Transfer Learning Reveals Cancer-Associated Fibroblasts Are Associated with Epithelial-Mesenchymal Transition and Inflammation in Cancer Cells in Pancreatic Ductal Adenocarcinoma

Affiliations

Transfer Learning Reveals Cancer-Associated Fibroblasts Are Associated with Epithelial-Mesenchymal Transition and Inflammation in Cancer Cells in Pancreatic Ductal Adenocarcinoma

Samantha Guinn et al. Cancer Res. .

Abstract

Pancreatic ductal adenocarcinoma (PDAC) is an aggressive malignancy characterized by an immunosuppressive tumor microenvironment enriched with cancer-associated fibroblasts (CAF). This study used a convergence approach to identify tumor cell and CAF interactions through the integration of single-cell data from human tumors with human organoid coculture experiments. Analysis of a comprehensive atlas of PDAC single-cell RNA sequencing data indicated that CAF density is associated with increased inflammation and epithelial-mesenchymal transition (EMT) in epithelial cells. Transfer learning using transcriptional data from patient-derived organoid and CAF cocultures provided in silico validation of CAF induction of inflammatory and EMT epithelial cell states.

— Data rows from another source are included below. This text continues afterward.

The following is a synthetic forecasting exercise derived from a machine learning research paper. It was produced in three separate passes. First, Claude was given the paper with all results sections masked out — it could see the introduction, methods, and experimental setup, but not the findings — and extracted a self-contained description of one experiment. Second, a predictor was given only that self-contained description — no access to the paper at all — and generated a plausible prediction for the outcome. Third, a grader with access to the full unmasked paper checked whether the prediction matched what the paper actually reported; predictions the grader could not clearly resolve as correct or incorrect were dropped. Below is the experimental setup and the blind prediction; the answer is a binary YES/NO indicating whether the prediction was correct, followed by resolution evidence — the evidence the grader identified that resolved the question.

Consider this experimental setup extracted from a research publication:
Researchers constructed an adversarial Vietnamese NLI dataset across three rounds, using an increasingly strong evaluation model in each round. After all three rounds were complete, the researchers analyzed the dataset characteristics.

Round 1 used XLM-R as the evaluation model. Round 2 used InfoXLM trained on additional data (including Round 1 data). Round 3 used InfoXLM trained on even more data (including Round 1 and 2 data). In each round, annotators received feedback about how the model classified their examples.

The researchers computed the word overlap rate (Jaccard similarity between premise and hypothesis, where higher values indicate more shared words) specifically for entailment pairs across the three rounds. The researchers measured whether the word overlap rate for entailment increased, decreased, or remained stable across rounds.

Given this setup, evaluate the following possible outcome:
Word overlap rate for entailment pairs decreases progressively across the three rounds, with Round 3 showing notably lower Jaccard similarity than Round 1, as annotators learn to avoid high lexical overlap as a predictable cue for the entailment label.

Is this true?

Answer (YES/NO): YES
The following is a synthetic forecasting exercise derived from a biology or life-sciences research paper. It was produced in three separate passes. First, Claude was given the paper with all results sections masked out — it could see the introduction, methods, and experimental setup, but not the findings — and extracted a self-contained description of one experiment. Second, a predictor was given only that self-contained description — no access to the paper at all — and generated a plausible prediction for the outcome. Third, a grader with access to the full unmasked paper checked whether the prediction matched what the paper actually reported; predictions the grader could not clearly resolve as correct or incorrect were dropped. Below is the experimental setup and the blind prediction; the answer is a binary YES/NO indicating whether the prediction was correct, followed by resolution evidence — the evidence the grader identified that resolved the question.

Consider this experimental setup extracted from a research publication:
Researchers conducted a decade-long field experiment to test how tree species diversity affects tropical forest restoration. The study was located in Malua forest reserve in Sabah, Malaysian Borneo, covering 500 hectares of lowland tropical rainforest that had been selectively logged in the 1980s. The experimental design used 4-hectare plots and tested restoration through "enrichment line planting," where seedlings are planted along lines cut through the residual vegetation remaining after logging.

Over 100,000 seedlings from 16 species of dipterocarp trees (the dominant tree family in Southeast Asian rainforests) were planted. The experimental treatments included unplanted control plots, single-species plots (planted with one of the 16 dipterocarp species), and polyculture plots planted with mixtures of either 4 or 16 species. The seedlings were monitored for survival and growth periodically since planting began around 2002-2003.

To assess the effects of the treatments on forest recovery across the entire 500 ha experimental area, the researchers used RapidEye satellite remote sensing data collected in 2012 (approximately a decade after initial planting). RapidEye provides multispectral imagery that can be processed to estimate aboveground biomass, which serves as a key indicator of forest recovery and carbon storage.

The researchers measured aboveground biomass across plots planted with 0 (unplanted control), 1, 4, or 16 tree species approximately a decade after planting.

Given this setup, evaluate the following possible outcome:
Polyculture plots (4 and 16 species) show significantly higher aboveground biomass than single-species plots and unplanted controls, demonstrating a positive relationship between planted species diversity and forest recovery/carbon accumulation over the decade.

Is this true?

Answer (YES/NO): YES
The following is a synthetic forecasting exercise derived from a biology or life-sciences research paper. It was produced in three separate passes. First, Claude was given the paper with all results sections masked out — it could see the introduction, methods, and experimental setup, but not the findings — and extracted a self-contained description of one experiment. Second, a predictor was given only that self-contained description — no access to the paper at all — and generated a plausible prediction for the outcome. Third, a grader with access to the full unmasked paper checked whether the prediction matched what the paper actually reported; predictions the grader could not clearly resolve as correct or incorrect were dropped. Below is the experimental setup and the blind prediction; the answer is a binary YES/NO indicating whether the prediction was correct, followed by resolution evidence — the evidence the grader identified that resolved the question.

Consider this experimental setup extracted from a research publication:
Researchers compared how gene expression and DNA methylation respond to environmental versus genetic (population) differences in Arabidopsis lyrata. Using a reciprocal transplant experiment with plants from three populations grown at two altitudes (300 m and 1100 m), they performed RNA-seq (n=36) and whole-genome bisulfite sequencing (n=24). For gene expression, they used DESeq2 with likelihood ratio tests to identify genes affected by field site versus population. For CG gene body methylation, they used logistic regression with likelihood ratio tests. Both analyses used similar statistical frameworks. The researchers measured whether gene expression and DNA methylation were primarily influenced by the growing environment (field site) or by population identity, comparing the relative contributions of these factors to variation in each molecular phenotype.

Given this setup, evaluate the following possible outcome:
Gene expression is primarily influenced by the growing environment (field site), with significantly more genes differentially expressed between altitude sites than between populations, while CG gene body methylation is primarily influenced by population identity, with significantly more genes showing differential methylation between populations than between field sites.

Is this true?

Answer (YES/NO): YES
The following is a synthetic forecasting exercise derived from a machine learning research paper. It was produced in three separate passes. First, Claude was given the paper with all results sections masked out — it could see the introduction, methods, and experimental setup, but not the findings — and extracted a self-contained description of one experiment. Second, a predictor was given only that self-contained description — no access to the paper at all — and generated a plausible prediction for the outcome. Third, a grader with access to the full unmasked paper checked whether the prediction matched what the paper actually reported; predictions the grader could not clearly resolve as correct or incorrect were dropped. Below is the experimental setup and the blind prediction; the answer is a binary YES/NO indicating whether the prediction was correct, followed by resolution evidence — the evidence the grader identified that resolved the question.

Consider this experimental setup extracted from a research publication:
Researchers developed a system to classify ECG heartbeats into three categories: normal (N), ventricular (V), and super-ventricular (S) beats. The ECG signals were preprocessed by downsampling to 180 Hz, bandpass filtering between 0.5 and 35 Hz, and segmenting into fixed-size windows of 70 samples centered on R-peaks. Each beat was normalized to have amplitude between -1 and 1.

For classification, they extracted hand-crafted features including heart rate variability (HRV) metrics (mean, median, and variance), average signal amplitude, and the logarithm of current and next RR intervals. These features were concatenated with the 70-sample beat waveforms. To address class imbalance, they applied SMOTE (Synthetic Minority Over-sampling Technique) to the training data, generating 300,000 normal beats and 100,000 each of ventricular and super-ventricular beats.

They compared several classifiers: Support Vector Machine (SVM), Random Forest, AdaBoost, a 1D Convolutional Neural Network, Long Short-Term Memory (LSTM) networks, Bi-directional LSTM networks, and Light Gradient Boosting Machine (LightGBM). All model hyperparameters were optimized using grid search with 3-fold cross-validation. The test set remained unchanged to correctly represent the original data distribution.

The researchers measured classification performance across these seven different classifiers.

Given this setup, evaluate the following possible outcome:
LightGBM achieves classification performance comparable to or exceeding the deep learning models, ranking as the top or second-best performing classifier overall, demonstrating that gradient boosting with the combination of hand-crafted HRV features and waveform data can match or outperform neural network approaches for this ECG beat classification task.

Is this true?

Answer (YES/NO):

Further experimental validation in cocultures demonstrated integrin beta 1 (ITGB1) and vascular endothelial factor A (VEGFA) interactions with neuropilin-1 mediating CAF-epithelial cell cross-talk. Together, this study introduces transfer learning from human single-cell data to organoid coculture analyses for experimental validation of discoveries of cell-cell cross-talk and identifies fibroblast-mediated regulation of EMT and inflammation.

Significance: Adaptation of transfer learning to relate human single-cell RNA sequencing data to organoid-CAF cocultures facilitates discovery of human pancreatic cancer intercellular interactions and uncovers cross-talk between CAFs and tumor cells through VEGFA and ITGB1.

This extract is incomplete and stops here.